● Task prompt
Format the records as a Markdown table with the columns Row and Text, starting at the first line of the records and ending at the line containing "0.26 metres", both included. Number each line in Row, skip blank lines, and omit the pictures.

Dataset rows
***

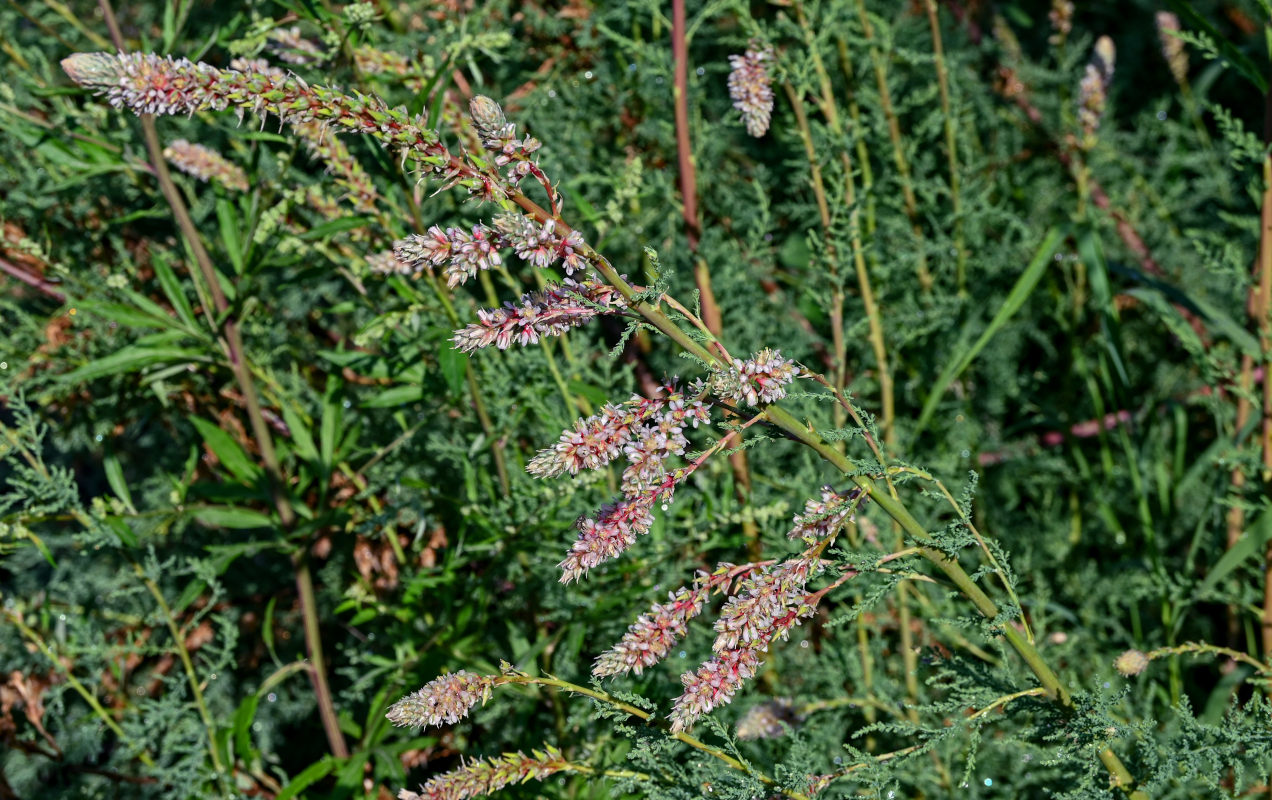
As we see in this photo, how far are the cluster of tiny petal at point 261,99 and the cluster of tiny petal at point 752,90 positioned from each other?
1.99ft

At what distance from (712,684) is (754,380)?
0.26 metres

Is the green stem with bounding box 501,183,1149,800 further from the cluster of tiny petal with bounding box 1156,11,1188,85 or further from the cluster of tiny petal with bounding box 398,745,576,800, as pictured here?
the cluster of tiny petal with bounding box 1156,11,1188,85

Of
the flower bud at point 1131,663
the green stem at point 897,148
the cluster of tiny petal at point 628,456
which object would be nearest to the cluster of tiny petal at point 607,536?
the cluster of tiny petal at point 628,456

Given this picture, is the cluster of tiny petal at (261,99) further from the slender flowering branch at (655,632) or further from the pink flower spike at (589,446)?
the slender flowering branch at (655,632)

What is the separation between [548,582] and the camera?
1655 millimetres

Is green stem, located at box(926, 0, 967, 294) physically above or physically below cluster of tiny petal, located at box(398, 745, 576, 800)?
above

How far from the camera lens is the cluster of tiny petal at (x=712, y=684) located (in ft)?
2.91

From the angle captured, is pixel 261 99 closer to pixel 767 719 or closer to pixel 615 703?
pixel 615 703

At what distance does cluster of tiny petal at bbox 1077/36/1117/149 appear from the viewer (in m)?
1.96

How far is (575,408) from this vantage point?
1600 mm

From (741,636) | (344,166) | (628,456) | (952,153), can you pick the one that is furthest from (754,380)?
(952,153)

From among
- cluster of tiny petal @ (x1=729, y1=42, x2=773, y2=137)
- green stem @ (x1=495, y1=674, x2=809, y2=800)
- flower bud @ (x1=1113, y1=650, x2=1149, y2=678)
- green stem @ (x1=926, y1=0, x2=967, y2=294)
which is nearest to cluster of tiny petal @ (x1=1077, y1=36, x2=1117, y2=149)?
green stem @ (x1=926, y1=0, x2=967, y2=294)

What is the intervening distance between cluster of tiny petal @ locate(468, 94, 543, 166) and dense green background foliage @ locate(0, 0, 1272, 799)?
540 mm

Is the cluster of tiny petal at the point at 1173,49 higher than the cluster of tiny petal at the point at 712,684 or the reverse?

***

● Response to this exercise
| Row | Text |
|---|---|
| 1 | As we see in this photo, how far are the cluster of tiny petal at point 261,99 and the cluster of tiny petal at point 752,90 positioned from each other? |
| 2 | 1.99ft |
| 3 | At what distance from (712,684) is (754,380)? |
| 4 | 0.26 metres |